For taxation to fall on income, in accordance to the principle of ability to bear, there should only be one taxing authority in a state. That is one of the reasons why hitherto local authorities have not had the power to tax but only cost recovery powers. Where there has been a shortfall at local government level, starting in 1825 a system of specific grants from the central state was introduced, which later became a system of block grants. To have multiple taxing authorities will result as in each taking turns to tax the inhabitants until the inhabitants are forced to flee.

Taxation must not encroach on life's necessities

Since taxation may not encroach on the necessities of life, it is impossible for taxation to become a burden or for taxpayers to become indebted to the government for tax. Since this new tax violates this principle many may well become indebted to the local authority for taxes they cannot afford. It should be clear that many persons, in particular, pensioners and others living on fixed incomes will not be able to bear the cost of this new tax. Nor will large families who have greater expenses to contend with, compared with smaller families, be able to afford this new tax. They have less money available to pay this tax. This new tax, in violation to the first fundamental principle of taxation, will create tax debtors.
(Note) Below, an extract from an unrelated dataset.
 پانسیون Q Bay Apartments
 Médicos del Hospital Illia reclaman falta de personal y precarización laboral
In terms of the first canon the deduction from gross income to determine the taxable income, must increase to recognise the increased cost of the necessities of life. This new property-based tax does not do this. It thus should be clear that many persons who own houses will not be able to afford this new tax. It may be that some can make an application for a reduction in taxes. This is in itself problematic. People who have endeavoured during their entire lives to pay their way will now have to be humiliated by applying for a rebate and disclose all their private affairs to municipal officials. This is a further invasion of the privacy of the individuals.

A consequence of not recognising the right for a deduction for the necessities of life may well be that many elderly persons will die indebted to the local authority which will be able to expropriate private property via the tax system.
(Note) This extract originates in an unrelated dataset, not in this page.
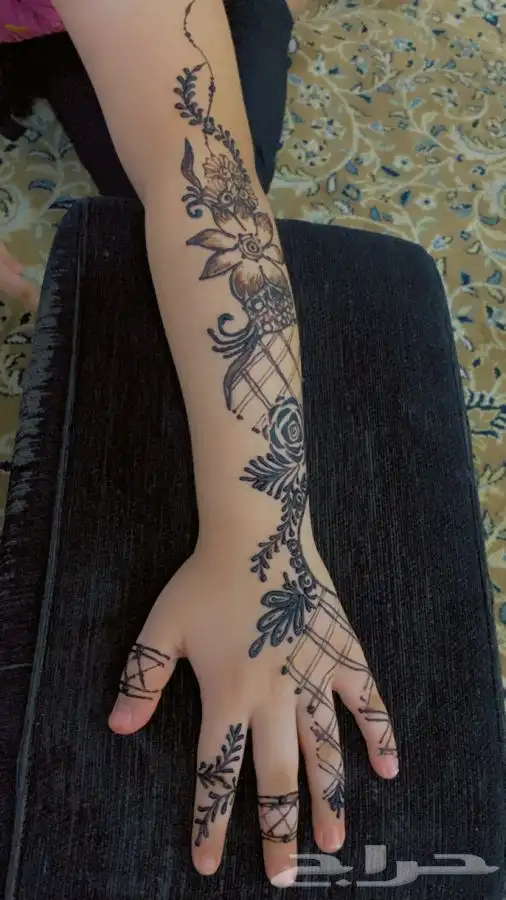 نقاشه لدي خبره من 8 سنين 0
A flat rate on income after provision for VAT

The provision of a flat rate has been violated since Lloyd George's 1909-10 budget when the system of progressive taxation was introduced. This new municipal tax is highly regressive, that is, it falls much more heavily on the poor than the wealthy. Since this new tax is based on ownership and property values and not income it also violates the above third requirement. Thus a person living on R850 pm will have a tax burden many times in excess of that person's total income. On the other hand, two people living on R2 000 000 pa in the same value home will be paying smaller fraction of their income.

The new municipal tax system as a tax

It should be clear that this new municipal tax system completely lacks legitimacy as a tax system. In light of this and our previous article, this new system thus lacks legitimacy as either a municipal rates or tax system. In other parts of the world where the municipal rates system became oppressive, inhabitants voted with their feet - they moved to more favourable tax locations.

The same will happen in South Africa as it becomes increasingly clear that in comparison to other countries, South Africa does not compare economically. With declining revenues, government expenditure will not decline and the government will increasingly bridge the gap by printing money and inflation will become increasingly apparent. In this case, increasing interest rates will not prevent inflation.